-- What you need to do --
The records below must be output exactly, without pictures.

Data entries
▼
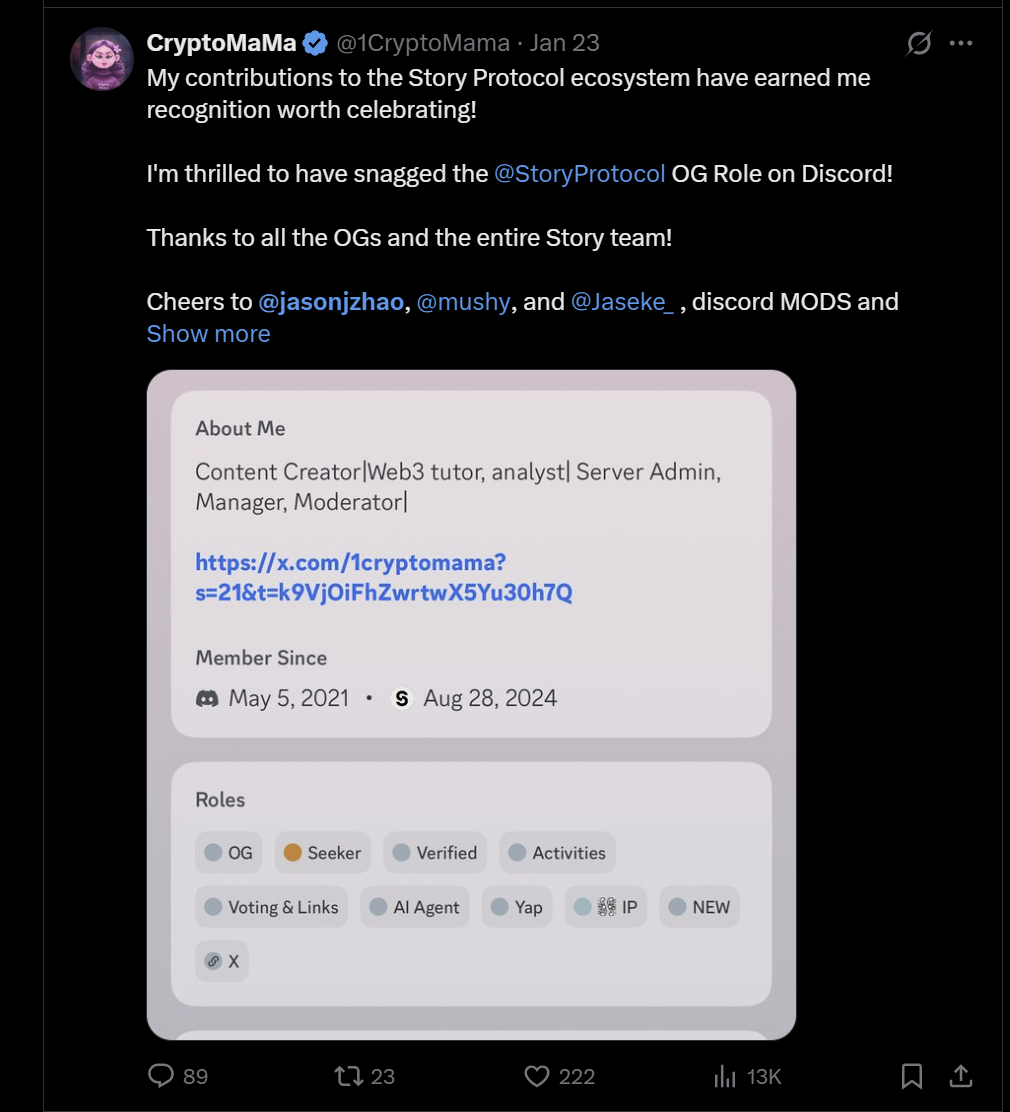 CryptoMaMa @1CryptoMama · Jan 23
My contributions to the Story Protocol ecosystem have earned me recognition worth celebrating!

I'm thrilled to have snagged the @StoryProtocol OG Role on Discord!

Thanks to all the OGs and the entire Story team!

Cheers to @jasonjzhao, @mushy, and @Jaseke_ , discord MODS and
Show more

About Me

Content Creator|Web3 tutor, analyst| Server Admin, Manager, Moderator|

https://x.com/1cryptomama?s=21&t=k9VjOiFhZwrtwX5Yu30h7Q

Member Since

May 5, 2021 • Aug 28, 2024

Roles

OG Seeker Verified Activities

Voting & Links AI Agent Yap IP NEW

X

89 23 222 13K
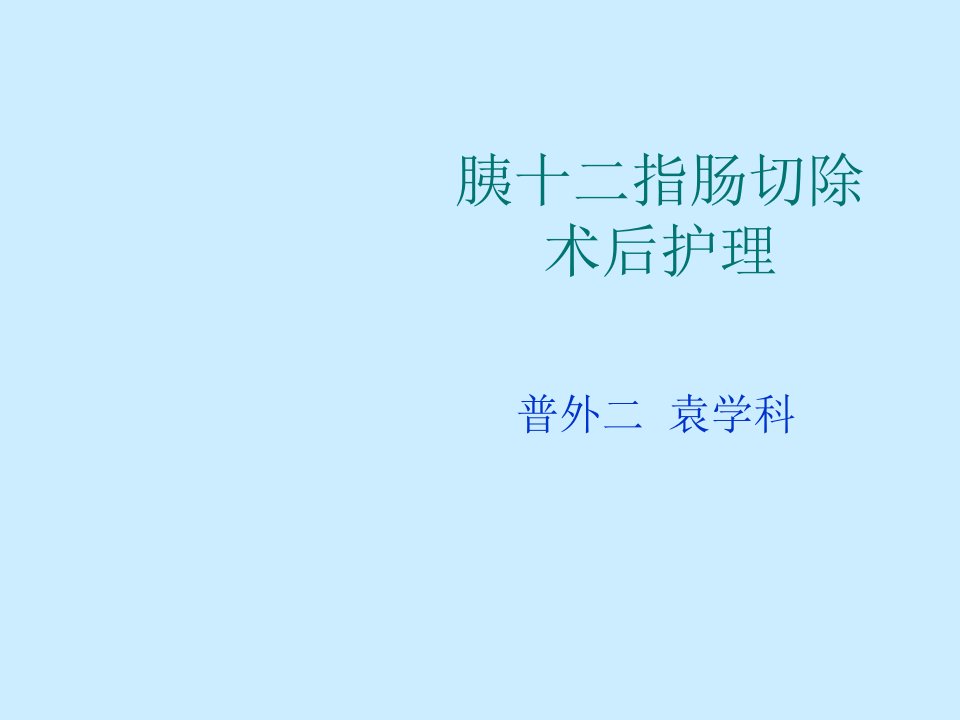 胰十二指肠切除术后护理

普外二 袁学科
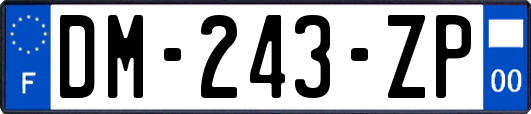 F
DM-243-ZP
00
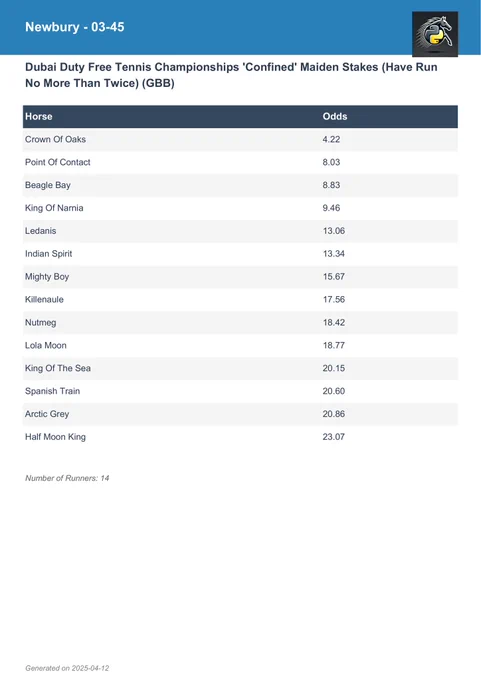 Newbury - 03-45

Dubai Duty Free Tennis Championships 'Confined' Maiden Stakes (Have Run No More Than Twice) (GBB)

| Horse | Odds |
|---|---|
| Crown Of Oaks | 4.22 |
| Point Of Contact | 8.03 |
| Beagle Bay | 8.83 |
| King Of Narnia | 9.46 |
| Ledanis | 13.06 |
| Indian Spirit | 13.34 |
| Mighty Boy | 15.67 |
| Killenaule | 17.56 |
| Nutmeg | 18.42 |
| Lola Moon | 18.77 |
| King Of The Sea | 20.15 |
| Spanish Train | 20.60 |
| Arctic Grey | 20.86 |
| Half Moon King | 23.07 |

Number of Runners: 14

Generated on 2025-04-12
▲
-- Exercise answer --
 CryptoMaMa @1CryptoMama · Jan 23
My contributions to the Story Protocol ecosystem have earned me recognition worth celebrating!

I'm thrilled to have snagged the @StoryProtocol OG Role on Discord!

Thanks to all the OGs and the entire Story team!

Cheers to @jasonjzhao, @mushy, and @Jaseke_ , discord MODS and
Show more

About Me

Content Creator|Web3 tutor, analyst| Server Admin, Manager, Moderator|

https://x.com/1cryptomama?s=21&t=k9VjOiFhZwrtwX5Yu30h7Q

Member Since

May 5, 2021 • Aug 28, 2024

Roles

OG Seeker Verified Activities

Voting & Links AI Agent Yap IP NEW

X

89 23 222 13K
 胰十二指肠切除术后护理

普外二 袁学科
 F
DM-243-ZP
00
 Newbury - 03-45

Dubai Duty Free Tennis Championships 'Confined' Maiden Stakes (Have Run No More Than Twice) (GBB)

| Horse | Odds |
|---|---|
| Crown Of Oaks | 4.22 |
| Point Of Contact | 8.03 |
| Beagle Bay | 8.83 |
| King Of Narnia | 9.46 |
| Ledanis | 13.06 |
| Indian Spirit | 13.34 |
| Mighty Boy | 15.67 |
| Killenaule | 17.56 |
| Nutmeg | 18.42 |
| Lola Moon | 18.77 |
| King Of The Sea | 20.15 |
| Spanish Train | 20.60 |
| Arctic Grey | 20.86 |
| Half Moon King | 23.07 |

Number of Runners: 14

Generated on 2025-04-12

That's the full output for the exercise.